Yargıtay Kararı 10. Hukuk Dairesi 2023/8555 E. 2023/8735 K. 26.09.2023 T.

YARGITAY KARARI
DAİRE : 10. Hukuk Dairesi
ESAS NO : 2023/8555
KARAR NO : 2023/8735
KARAR TARİHİ : 26.09.2023

İNCELENEN KARARIN
MAHKEMESİ : … Bölge Adliye Mahkemesi 5. Hukuk Dairesi

Taraflar arasındaki rücuan tazminat davasından dolayı yapılan yargılama sonunda İlk Derece Mahkemesince davanın pasif husumet yokluğu nedeniyle reddine karar verilmiştir.

Kararın davacı Kurum ile davalılar… ve … vekilleri tarafından istinaf edilmesi üzerine, Bölge Adliye Mahkemesince başvurularının esastan reddine karar verilmiştir.
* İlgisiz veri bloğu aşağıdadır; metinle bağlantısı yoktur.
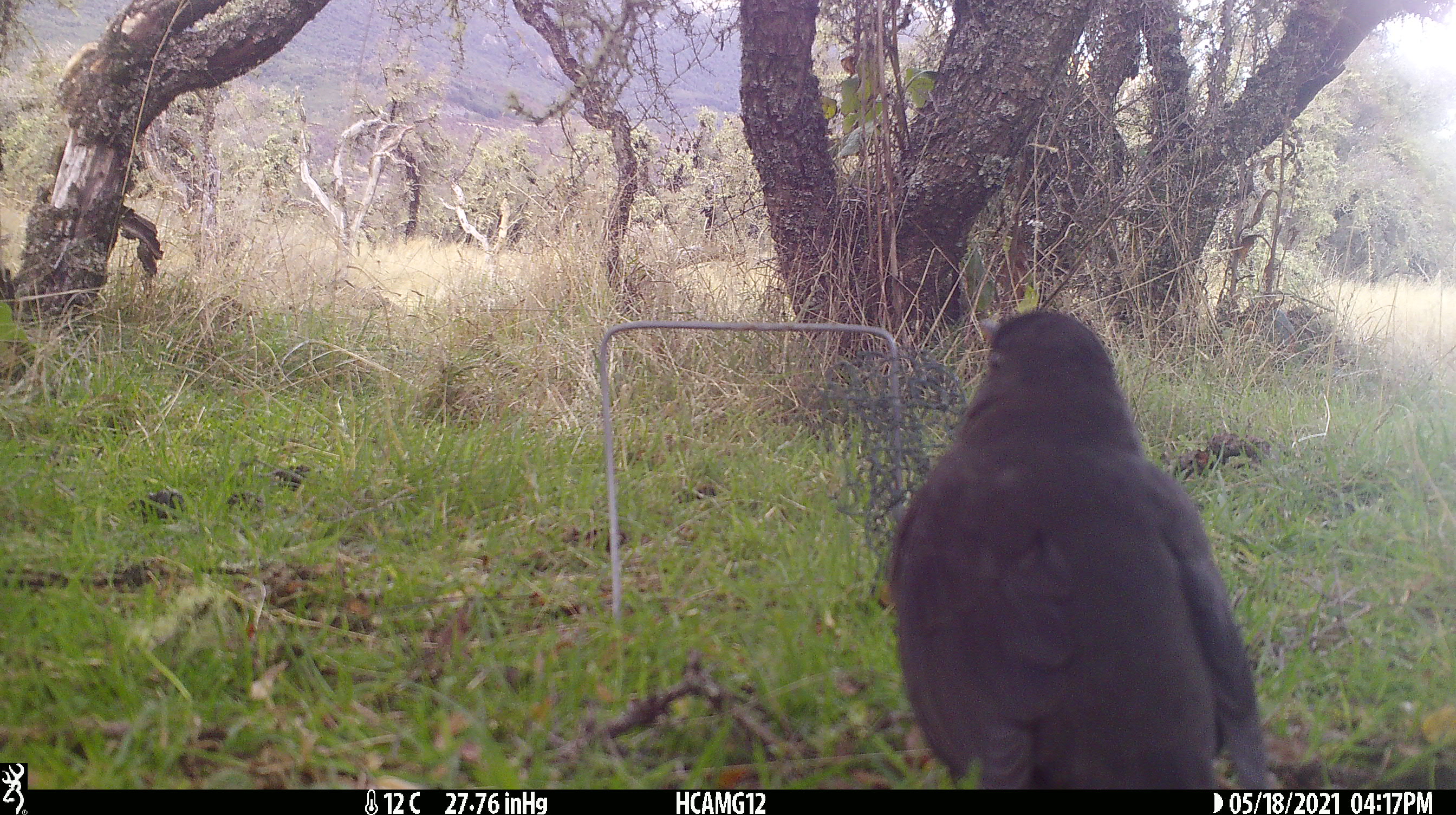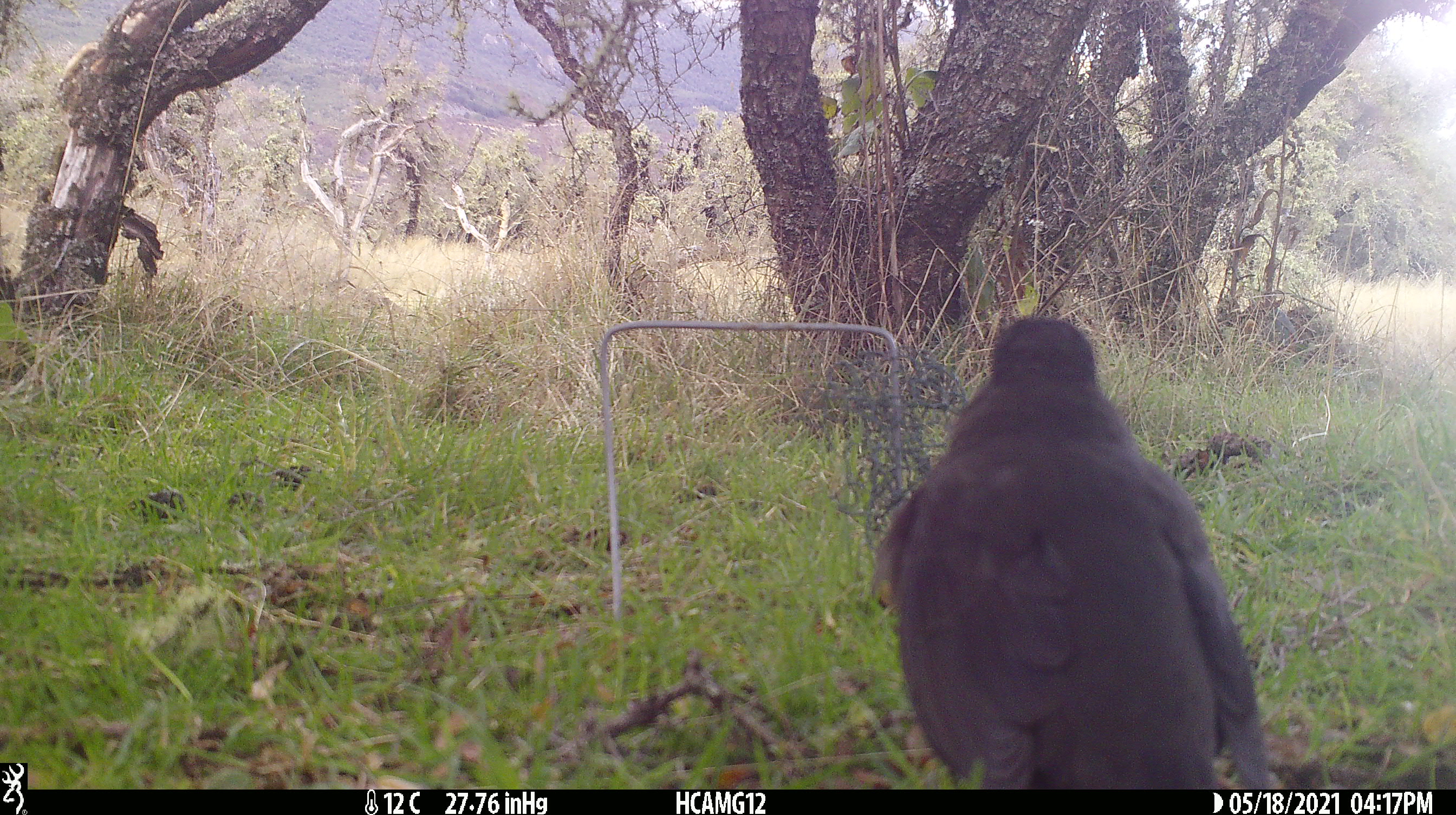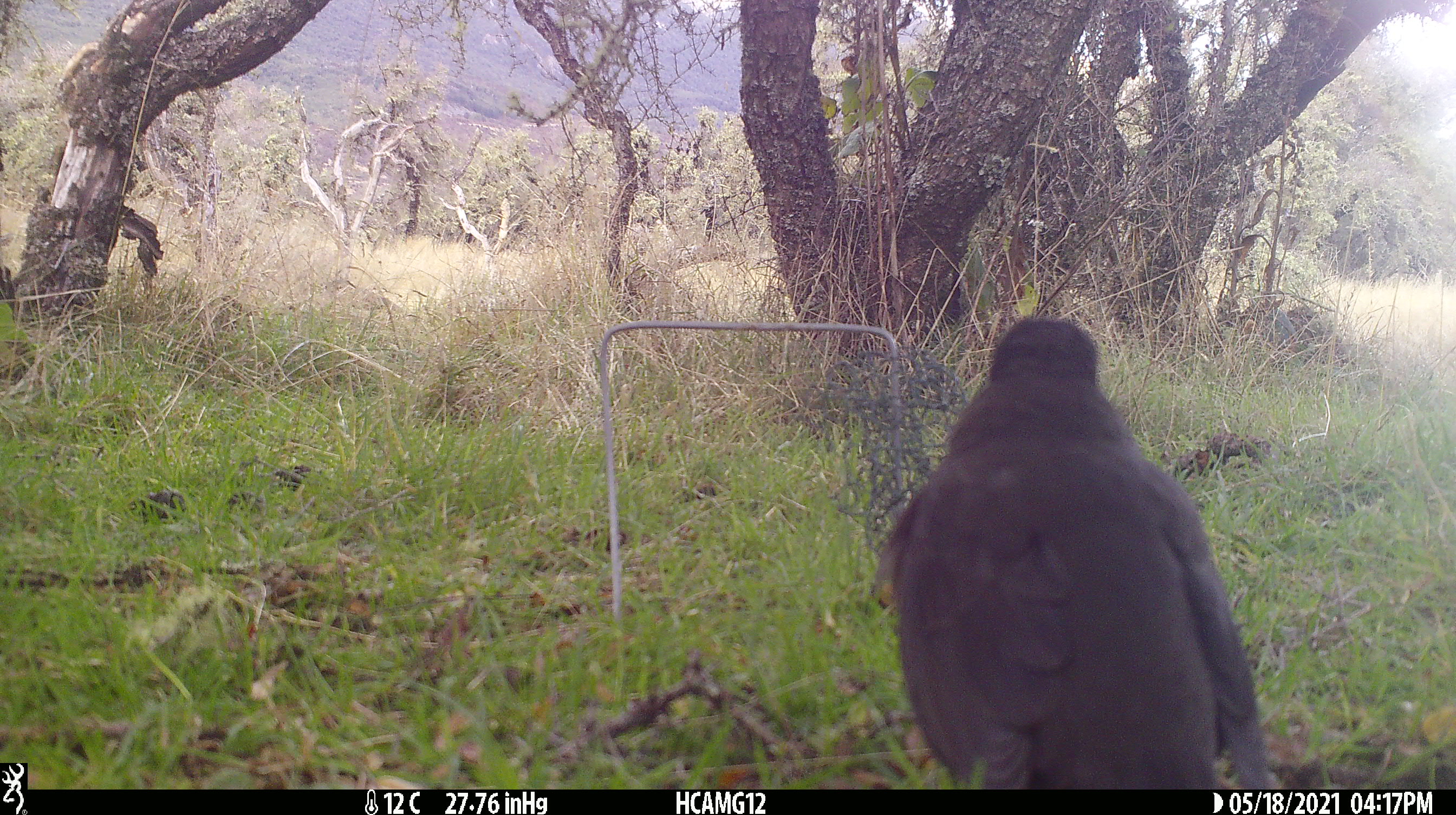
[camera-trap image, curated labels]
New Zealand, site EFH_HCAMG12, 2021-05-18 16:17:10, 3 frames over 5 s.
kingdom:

Bölge Adliye Mahkemesi kararı davacı Kurum ile davalılar… ve … vekilleri vekili tarafından temyiz edilmekle; kesinlik, süre, temyiz şartı ve diğer usul eksiklikleri yönünden yapılan ön inceleme sonucunda, temyiz dilekçesinin kabulüne karar verildikten ve Tetkik Hâkimi … tarafından hazırlanan rapor dinlendikten sonra dosyadaki belgeler incelenip gereği düşünüldü:

I. DAVA
Davacı Kurum vekili dava dilekçesinde özetle; Emniyet Genel Müdürlüğü … İl Emniyet Müdürlüğü Çevik Kuvvet Şube Müdürlüğü emrinde Polis Memuru olarak görev yapmakta iken, 19.07.2016 tarihinde Gümüşhane – Trubzon karayolu Beş Yıldız Konutları önünde iki aydır sürmekte olan asayiş uygulamasına istinaden görevlendirilen ve BTÖ ile yaşanan çatışma sonunda Polis Memuru …’ın yaralandığını, olayda yaralanan …’a 1.323.598,32 TL ilk peşin sermaye değerli gelir bağlandığını, 4.347,22 TL hastane masrafi, 116,57 TL ilaç masrafı yapıldığını, Sosyal Güvenlik Kurumu Başkanlığı Vazife Malullüğü Tespit Kurulu’nun 382 sayılı kararıyla …’ın 5510 sayılı Kanun’un 47 nci maddesinin 1 inci fıkrasına göre vazife malullüğüne karar verdiğini, olayla ilgili Cumhuriyet Başsavcılığı’nın 2019/747 Soruşturma numaralı dosyasında şüpheli … ve …’ın vefat ettiğinden kovuşturmaya yer olmadığına karar verildiğini, bu kararda da bahis edildiği üzere kriminal raporlara göre dava konusu terör olayını … ve …’ın gerçekleştirdiğinin tespit edildiğini, davanın … ve …’ın mirasçılarına karşı açıldığını, kusur ve miktar yönünden fazlaya dair talep ve dava hakkı saklı kalmak kaydıyla (Yargılama sırasında dava dışı kişilerin kusurunun tespit edilmesi halinde bu kişilerin kusurundan da davalıların müşterek ve müteselsilen sorumlu olması kaydıyla) şimdilik 60.000,00 TL’nin onay ve ödeme tarihinden itibaren işleyecek yasal faiziyle birlikte davalılardan müştereken ve müteselsilen tahsiline karar verilmesini talep etmiştir.

II. CEVAP
Davalılar … ve … vekili, davalılara intikal eden herhangi bir mal varlığı bulunmadığını, 4721 sayılı Kanun’un 605/2 nci maddesinde “Ölümü tarihinde mirasbırakanın ödemeden aczi açıkça belli veya resmen tespit edilmiş ise, miras reddedilmiş sayılır.” şeklinde düzenleme olduğunu, söz konusu hüküm gereğince, mirasçıların ayrıca bir irade beyanında bulunmasına ihtiyaç olmaksızın mirasın reddedilmiş sayılması gerektiğinin hüküm altına alındığını belirterek davanın usulden reddine karar verilmesini talep etmiştir.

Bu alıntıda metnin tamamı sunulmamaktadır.